__Set exercise 1__: In the Google Cloud Operations overview, what two parts make up Cloud Profiler?

__Provided passage__:
★ ★ ★ ★
Google Cloud Operations

Google Cloud Operations

Google Cloud Operations provides integrated monitoring, logging, and trace managed services for applications and systems running on Google Cloud and beyond.

Google Cloud Operations Suite
Credit Priyanka Vergadia

Cloud Monitoring

  • Cloud Monitoring collects measurements of key aspects of the service and of the Google Cloud resources used.
  • Cloud Monitoring provides tools to visualize and monitor this data.
  • Cloud Monitoring helps gain visibility into the performance, availability, and health of the applications and infrastructure.
  • Cloud Monitoring collects metrics, events, and metadata from Google Cloud, AWS, hosted uptime probes, and application instrumentation.

Cloud Logging

  • Cloud Logging is a service for storing, viewing and interacting with logs.
  • Answers the questions “Who did what, where and when” within the GCP projects
  • Maintains non-tamperable audit logs for each project and organizations
  • Logs buckets are a regional resource, which means the infrastructure that stores, indexes, and searches the logs are located in a specific geographical location.

Error Reporting

  • Error Reporting aggregates and displays errors produced in the running cloud services.
  • Error Reporting provides a centralized error management interface, to help find the application’s top or new errors so that they can be fixed faster.

Cloud Profiler

  • Cloud Profiler helps with continuous CPU, heap, and other parameters profiling to improve performance and reduce costs.
  • Cloud Profiler is a continuous profiling tool that is designed for applications running on Google Cloud:
    • It’s a statistical, or sampling, profiler that has low overhead and is suitable for production environments.
    • It supports common languages and collects multiple profile types.
  • Cloud Profiler consists of the profiling agent, which collects the data, and a console interface on Google Cloud, which lets you view and analyze the data collected by the agent.
  • Cloud Profiler is supported for Compute Engine, App Engine, GKE, and applications running on on-premises as well.

Cloud Trace

  • Cloud Trace is a distributed tracing system that collects latency data from the applications and displays it in the Google Cloud Console.
  • Cloud Trace helps understand how long it takes the application to handle incoming requests from users or applications, and how long it takes to complete operations like RPC calls performed when handling the requests.
  • CloudTrace can track how requests propagate through the application and receive detailed near real-time performance insights.
  • Cloud Trace automatically analyzes all of the application’s traces to generate in-depth latency reports to surface performance degradations and can capture traces from all the VMs, containers, or App Engines.
★ ★ ★ ★
__Set exercise 2__: Turn the records into a JSON list of strings, one string per line, starting at the line containing "In terms of" and running through the end of the records. Omit blank lines.

__Extracted data__:
★ ★ ★ ★
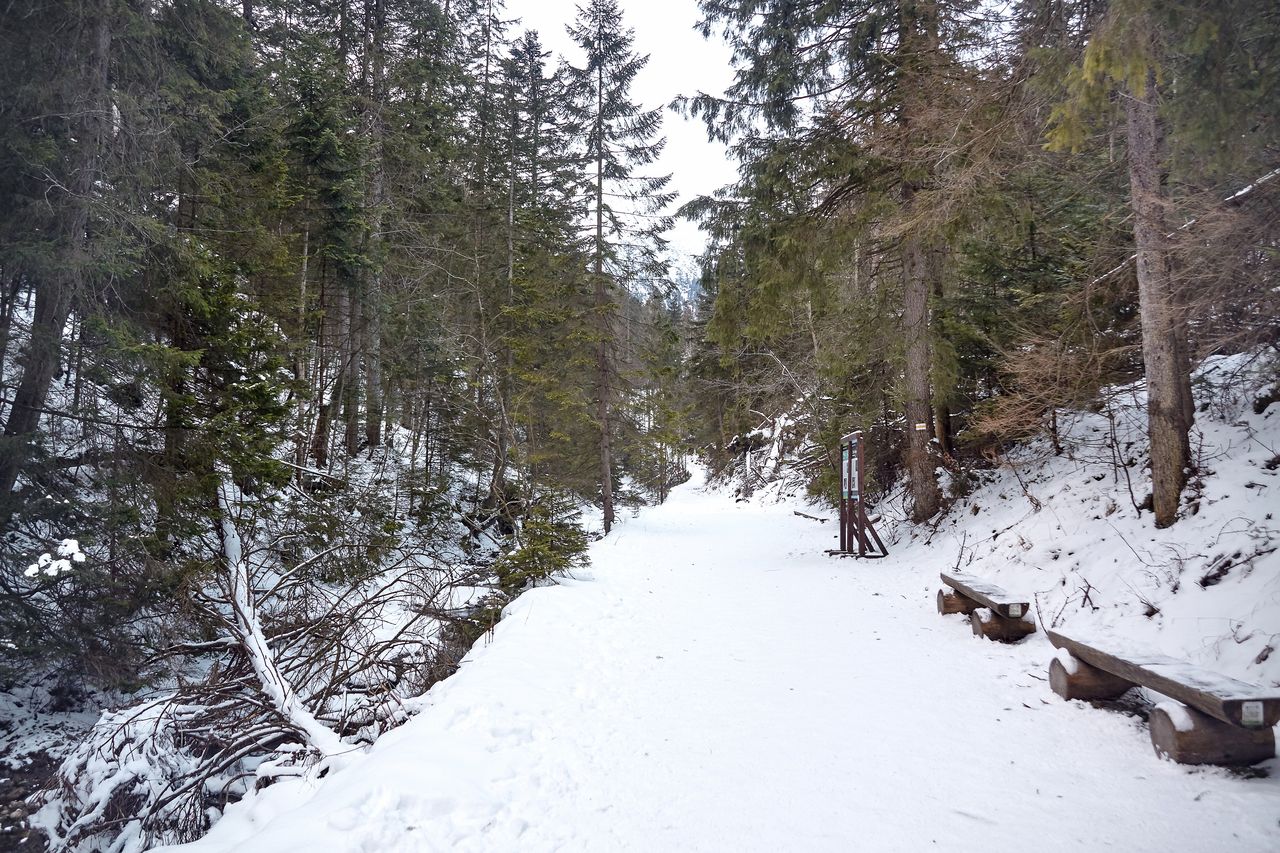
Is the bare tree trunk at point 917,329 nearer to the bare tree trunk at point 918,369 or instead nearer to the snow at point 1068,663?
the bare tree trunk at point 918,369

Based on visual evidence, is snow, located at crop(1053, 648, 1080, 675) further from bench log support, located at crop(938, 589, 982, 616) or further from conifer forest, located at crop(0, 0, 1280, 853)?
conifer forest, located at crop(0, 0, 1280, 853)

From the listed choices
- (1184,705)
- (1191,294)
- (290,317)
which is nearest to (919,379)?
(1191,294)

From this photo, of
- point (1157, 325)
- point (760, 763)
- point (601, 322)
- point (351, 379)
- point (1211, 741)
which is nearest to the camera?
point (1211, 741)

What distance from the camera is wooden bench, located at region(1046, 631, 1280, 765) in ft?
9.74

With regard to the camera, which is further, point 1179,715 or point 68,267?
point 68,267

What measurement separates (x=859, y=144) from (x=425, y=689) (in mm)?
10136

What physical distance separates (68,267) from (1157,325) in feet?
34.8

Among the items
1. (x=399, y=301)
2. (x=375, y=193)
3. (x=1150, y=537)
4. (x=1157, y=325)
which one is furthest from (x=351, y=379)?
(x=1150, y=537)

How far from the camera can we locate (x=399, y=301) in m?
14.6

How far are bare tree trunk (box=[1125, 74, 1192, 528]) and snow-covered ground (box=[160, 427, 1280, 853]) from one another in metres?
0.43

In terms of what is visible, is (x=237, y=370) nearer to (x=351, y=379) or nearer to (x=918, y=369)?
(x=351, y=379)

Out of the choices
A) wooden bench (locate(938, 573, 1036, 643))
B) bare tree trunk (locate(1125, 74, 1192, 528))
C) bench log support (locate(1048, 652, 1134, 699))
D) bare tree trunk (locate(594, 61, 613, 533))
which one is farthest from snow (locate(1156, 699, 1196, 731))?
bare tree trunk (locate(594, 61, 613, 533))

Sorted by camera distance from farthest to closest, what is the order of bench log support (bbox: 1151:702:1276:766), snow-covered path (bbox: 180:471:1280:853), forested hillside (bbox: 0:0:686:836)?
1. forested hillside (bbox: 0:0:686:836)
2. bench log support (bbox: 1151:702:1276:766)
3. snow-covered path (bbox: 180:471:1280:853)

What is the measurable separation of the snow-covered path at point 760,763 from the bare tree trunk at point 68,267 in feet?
★ ★ ★ ★
__Reply 1__: A profiling agent that collects the data, and a console interface on Google Cloud for viewing and analyzing that data.

__Reply 2__:
[
  "In terms of what is visible, is (x=237, y=370) nearer to (x=351, y=379) or nearer to (x=918, y=369)?",
  "(x=351, y=379)",
  "Out of the choices",
  "A) wooden bench (locate(938, 573, 1036, 643))",
  "B) bare tree trunk (locate(1125, 74, 1192, 528))",
  "C) bench log support (locate(1048, 652, 1134, 699))",
  "D) bare tree trunk (locate(594, 61, 613, 533))",
  "which one is farthest from snow (locate(1156, 699, 1196, 731))?",
  "bare tree trunk (locate(594, 61, 613, 533))",
  "Sorted by camera distance from farthest to closest, what is the order of bench log support (bbox: 1151:702:1276:766), snow-covered path (bbox: 180:471:1280:853), forested hillside (bbox: 0:0:686:836)?",
  "1. forested hillside (bbox: 0:0:686:836)",
  "2. bench log support (bbox: 1151:702:1276:766)",
  "3. snow-covered path (bbox: 180:471:1280:853)",
  "What is the measurable separation of the snow-covered path at point 760,763 from the bare tree trunk at point 68,267 in feet?"
]